Lay out hot, warm, and cold zones: battery on one side, inverter + heatsink in the middle (with the 80 mm fan pulling air across the fins and out a vent), control electronics on the cool side. Cut panel holes for the GFCI outlet, USB ports, solar input, voltmeter, and main power switch.
Use 8 AWG silicone wire for everything between battery, fuse, contactor, and inverter. Crimp lugs with a hydraulic crimper (not pliers) and heat-shrink every joint. Keep AC-side wiring physically separated from low-voltage signal wiring; cross at right angles where they must meet.

Before connecting the battery, do a continuity sanity check with a multimeter: no shorts from B+ to B−, no shorts from AC live to chassis. Then power the inverter from a current-limited bench supply at 12 V / 2 A. If the supply trips, you have a wiring fault — fix before connecting the real pack.
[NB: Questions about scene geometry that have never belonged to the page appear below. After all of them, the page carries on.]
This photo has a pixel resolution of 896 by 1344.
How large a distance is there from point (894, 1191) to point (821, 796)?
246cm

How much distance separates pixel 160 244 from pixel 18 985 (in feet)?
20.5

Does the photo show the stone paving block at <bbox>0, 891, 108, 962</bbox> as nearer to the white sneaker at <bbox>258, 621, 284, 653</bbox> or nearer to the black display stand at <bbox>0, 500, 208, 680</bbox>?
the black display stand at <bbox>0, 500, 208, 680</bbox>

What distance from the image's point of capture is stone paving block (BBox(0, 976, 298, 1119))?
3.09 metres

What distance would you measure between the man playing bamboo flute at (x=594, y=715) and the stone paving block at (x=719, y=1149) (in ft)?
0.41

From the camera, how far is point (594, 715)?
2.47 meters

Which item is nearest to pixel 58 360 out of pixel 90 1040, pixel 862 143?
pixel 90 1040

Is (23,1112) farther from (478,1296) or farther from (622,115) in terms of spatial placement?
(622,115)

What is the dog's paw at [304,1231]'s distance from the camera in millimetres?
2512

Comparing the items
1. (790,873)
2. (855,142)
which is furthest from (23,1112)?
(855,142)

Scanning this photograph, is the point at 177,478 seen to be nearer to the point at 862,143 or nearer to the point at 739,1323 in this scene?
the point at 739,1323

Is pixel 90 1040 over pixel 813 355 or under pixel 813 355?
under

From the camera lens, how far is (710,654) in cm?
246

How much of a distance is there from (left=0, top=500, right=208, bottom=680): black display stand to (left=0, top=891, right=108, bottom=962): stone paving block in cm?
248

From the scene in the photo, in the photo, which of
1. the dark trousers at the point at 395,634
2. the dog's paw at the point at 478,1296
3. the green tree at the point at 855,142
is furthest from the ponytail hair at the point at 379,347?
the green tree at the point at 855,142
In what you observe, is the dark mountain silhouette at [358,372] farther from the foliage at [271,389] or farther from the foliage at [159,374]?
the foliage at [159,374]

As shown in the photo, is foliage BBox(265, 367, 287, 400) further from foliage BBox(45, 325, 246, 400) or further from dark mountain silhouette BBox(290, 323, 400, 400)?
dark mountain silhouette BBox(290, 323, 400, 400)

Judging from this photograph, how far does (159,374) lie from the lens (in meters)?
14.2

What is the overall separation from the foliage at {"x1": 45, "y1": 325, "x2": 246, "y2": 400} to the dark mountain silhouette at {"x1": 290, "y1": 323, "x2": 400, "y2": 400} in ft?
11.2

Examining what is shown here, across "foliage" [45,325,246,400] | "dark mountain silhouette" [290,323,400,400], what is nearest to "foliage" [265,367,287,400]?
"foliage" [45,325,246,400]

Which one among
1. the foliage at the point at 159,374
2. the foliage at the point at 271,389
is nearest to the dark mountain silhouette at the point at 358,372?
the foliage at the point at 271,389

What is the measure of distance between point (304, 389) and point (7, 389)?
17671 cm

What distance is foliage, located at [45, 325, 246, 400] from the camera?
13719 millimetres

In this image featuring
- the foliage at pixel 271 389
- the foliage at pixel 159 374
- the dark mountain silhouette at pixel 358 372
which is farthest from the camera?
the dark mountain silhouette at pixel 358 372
With a clean bring-up, scope the AC output: you should see a 60 Hz sine at ~170 V peak, 120 Vrms, with visible 20 kHz ripple on the rising edge that the LC filter mostly removes. Total harmonic distortion under load should measure below 5%. Test progressively: 25 W bulb → 100 W laptop charger → 300 W heat gun on low. Confirm the GFCI trips when you press its test button.

Trim the EGS002's output voltage pot for exactly 120 Vrms at half load. Verify the BMS cuts off at 2.5 V/cell discharge and 3.65 V/cell charge with a known load and charger. Label every external port, including a "DO NOT OPEN — LITHIUM" warning on the lid.
Run a real-world cycle: drain it from full to BMS cutoff with a 200 W load while logging temperature; the heatsink should stabilize below 60 °C with the fan running. Recharge from solar and from wall, confirming the MPPT reaches absorption and tapers correctly. You now have a portable AC outlet that works exactly like the commercial all-in-one stations covered elsewhere on this site — except you understand every electron in it.